- _Problem description_: From the listing below, select every line where the word "indeterminate" appears.

"""

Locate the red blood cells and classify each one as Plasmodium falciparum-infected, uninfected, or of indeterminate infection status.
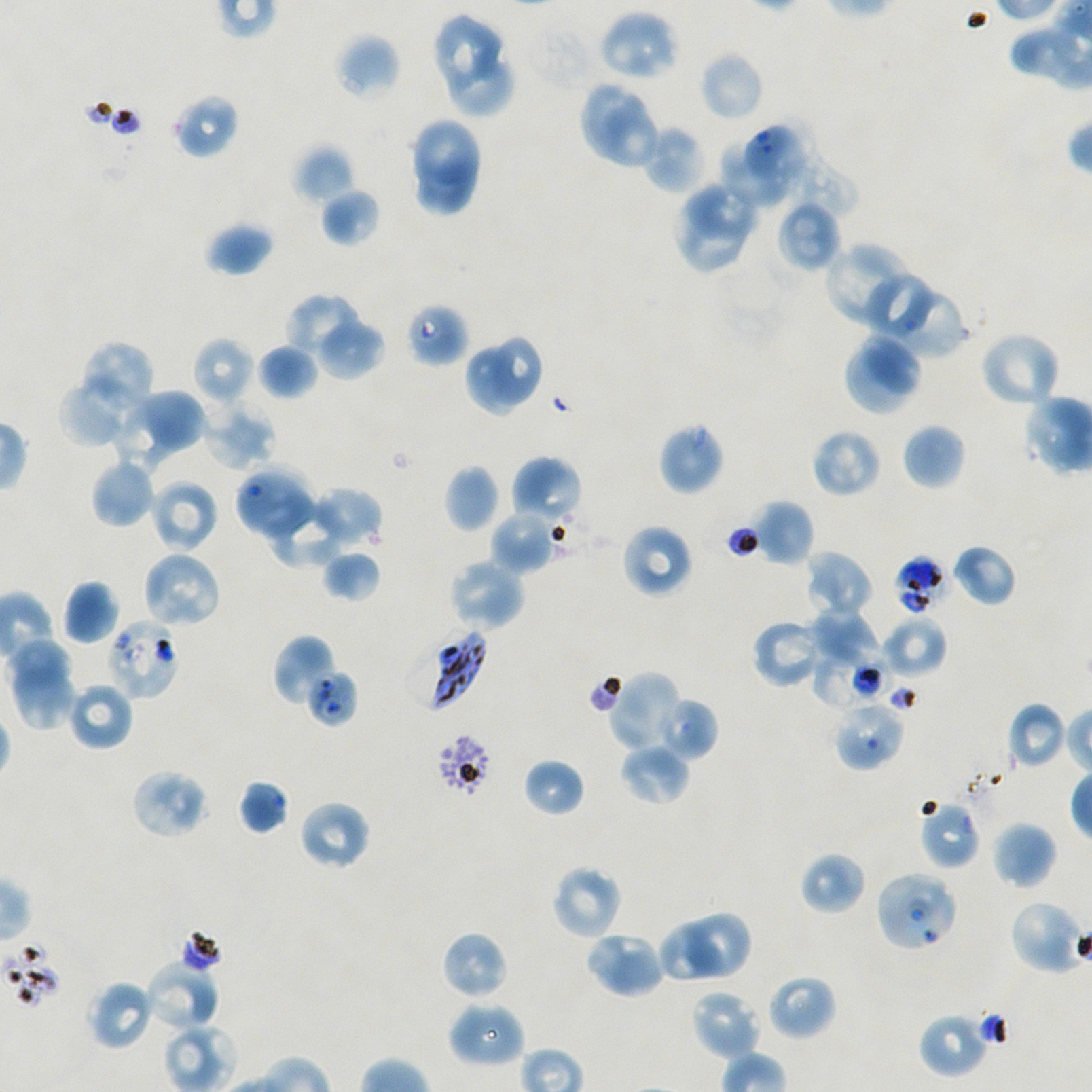
Approximate bounding boxes as (x1, y1, x2, y2) in pixels. Not every red blood cell is marked.
Infected red blood cells: (406, 623, 488, 713).
Red blood cells of indeterminate infection status: (405, 302, 469, 367), (894, 554, 947, 615), (107, 618, 180, 702), (810, 656, 896, 706), (306, 669, 358, 727), (917, 799, 981, 871), (874, 870, 958, 952).
Uninfected red blood cells: (597, 9, 680, 82), (431, 12, 507, 101), (336, 33, 401, 101), (699, 50, 765, 122), (445, 55, 514, 118), (578, 81, 645, 160), (172, 94, 239, 159), (597, 103, 660, 165), (412, 117, 484, 185), (641, 124, 705, 194), (746, 125, 801, 185), (760, 128, 858, 219), (721, 139, 794, 209), (293, 145, 355, 204), (414, 151, 479, 213), (687, 181, 757, 242), (318, 187, 380, 247), (774, 202, 837, 271), (679, 206, 744, 271), (204, 222, 274, 276), (824, 242, 907, 323), (867, 276, 933, 335), (285, 293, 363, 361), (892, 295, 966, 354), (316, 318, 385, 378), (979, 330, 1062, 410), (856, 333, 923, 392), (492, 335, 542, 404), (192, 337, 255, 407), (81, 342, 156, 414), (255, 343, 318, 401), (843, 346, 911, 416), (463, 349, 524, 416), (57, 376, 138, 448), (133, 388, 207, 450), (201, 402, 276, 471), (110, 404, 179, 471), (657, 422, 725, 496), (902, 422, 966, 490), (810, 428, 882, 499), (510, 455, 583, 527), (90, 457, 158, 528), (444, 464, 500, 532), (234, 466, 317, 543), (149, 478, 219, 553), (310, 487, 383, 549), (267, 496, 346, 568), (752, 499, 814, 566), (490, 510, 561, 575), (621, 524, 694, 598), (951, 544, 1017, 607), (321, 550, 381, 603), (804, 550, 873, 619), (141, 551, 222, 631), (447, 558, 527, 632), (62, 579, 120, 645), (807, 609, 879, 666), (880, 615, 947, 680), (751, 619, 826, 689), (272, 635, 337, 706), (7, 638, 73, 693), (12, 662, 77, 731), (606, 671, 683, 754), (66, 680, 134, 751), (657, 696, 718, 761), (832, 699, 905, 771), (1005, 702, 1068, 770), (619, 742, 691, 806), (523, 758, 585, 817), (131, 769, 208, 839), (237, 778, 290, 835), (298, 800, 372, 871), (990, 820, 1057, 890), (799, 852, 867, 915), (550, 864, 623, 941), (1007, 899, 1085, 975), (688, 913, 751, 975), (659, 924, 722, 983), (441, 930, 509, 1000), (583, 930, 667, 999), (144, 960, 220, 1031), (765, 972, 837, 1041), (87, 979, 157, 1050), (689, 988, 761, 1061), (448, 1000, 526, 1070), (917, 1012, 989, 1078).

"""

- _Exercise response_:
Locate the red blood cells and classify each one as Plasmodium falciparum-infected, uninfected, or of indeterminate infection status.
Red blood cells of indeterminate infection status: (405, 302, 469, 367), (894, 554, 947, 615), (107, 618, 180, 702), (810, 656, 896, 706), (306, 669, 358, 727), (917, 799, 981, 871), (874, 870, 958, 952).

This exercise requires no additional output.